Product Placement Scores Marketing Coup

ByABC News
September 17, 2004, 3:04 PM

Sept. 18, 2004 -- In an age when consumers are practiced in the art of tuning out advertising, General Motors came up with a $7 million idea this week for breaking through the clutter.

The company gave away 276 new Pontiac G6s to audience members on the season premiere of The Oprah Winfrey Show. The giveaway show generated a buzz, experts say, that $7 million worth of traditional commercials could never buy.

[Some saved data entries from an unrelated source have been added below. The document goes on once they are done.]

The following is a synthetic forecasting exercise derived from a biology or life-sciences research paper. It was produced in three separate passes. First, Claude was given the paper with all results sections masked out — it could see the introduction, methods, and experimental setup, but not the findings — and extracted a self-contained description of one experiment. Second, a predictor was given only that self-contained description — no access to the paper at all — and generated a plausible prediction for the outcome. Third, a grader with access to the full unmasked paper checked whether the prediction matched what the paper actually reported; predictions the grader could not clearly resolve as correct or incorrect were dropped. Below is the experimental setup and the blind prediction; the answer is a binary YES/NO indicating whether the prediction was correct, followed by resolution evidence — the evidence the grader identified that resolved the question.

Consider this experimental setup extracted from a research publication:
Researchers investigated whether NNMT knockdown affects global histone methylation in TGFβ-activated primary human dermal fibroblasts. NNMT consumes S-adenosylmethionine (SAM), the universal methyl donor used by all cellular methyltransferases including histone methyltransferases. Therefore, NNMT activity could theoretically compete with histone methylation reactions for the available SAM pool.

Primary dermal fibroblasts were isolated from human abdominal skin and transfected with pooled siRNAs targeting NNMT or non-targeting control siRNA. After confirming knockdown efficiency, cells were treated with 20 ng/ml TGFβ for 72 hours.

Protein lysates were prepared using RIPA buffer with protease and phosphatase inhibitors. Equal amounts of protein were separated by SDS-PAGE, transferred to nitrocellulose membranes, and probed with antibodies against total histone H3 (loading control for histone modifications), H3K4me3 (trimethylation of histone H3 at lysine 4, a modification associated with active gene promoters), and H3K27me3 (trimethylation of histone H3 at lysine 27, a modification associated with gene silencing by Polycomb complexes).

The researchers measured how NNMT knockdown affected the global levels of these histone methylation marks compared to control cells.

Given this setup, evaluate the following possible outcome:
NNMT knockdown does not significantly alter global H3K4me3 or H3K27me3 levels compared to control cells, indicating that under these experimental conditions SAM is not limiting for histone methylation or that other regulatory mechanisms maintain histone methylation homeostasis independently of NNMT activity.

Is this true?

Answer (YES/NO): NO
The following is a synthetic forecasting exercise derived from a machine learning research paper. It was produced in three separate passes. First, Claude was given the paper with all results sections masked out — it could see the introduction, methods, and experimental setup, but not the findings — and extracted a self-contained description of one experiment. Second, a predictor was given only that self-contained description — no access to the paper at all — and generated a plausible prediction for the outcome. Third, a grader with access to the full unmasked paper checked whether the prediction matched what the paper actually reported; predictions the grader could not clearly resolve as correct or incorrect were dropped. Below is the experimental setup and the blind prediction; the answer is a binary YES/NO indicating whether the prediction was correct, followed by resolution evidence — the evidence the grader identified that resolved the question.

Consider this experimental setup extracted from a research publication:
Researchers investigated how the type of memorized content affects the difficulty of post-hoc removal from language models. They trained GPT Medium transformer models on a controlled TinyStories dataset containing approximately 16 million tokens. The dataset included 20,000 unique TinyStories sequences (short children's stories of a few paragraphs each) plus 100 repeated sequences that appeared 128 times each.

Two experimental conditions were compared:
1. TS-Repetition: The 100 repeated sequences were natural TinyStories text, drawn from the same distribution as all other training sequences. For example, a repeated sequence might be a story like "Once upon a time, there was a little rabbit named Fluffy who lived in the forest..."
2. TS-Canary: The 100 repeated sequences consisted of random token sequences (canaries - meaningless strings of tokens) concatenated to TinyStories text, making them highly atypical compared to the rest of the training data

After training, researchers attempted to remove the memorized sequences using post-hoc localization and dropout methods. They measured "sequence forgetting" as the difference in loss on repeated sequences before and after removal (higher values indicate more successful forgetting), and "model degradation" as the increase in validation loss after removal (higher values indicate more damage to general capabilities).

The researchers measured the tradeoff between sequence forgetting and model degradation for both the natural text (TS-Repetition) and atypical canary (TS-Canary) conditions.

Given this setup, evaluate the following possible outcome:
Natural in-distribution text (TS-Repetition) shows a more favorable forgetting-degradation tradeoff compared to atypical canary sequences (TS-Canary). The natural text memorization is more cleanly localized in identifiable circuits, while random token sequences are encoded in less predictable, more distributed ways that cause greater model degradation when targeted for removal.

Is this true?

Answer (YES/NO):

"It's trying to reach consumers in a new and different way because traditional advertising simply isn't working as well as it once did," said marketing consultant Jonathan Asher.

Product placement is nothing new. But it's taken on a new urgency as personal video recorders like TiVo make it easy for viewers to watch television shows while skipping commercials completely.

TV Brand Integration

Companies like Levi Strauss, Delta, Visa, Volkswagen and Mattel have all paid to have their brands integrated into the weekly contests on NBC's hit reality show The Apprentice.

Revlon's sponsorship of the ABC soap opera All My Children included a plot line for the cosmetic giant.

While some companies pay millions to have their brands woven into programs, others, like TiVo, tried giving away their product to TV actors and actresses to generate buzz.

When that strategy didn't prove to be successful, they gave them to television writers and producers.

Neither TiVo nor HBO will say whether that had anything to do with the subsequent TiVo devotion of Miranda, a character on HBO's Sex in the City.

With television product placement, there is a fine line between authentic detail and hard sell.

ABC News' Betsy Stark filed this report on World News Tonight.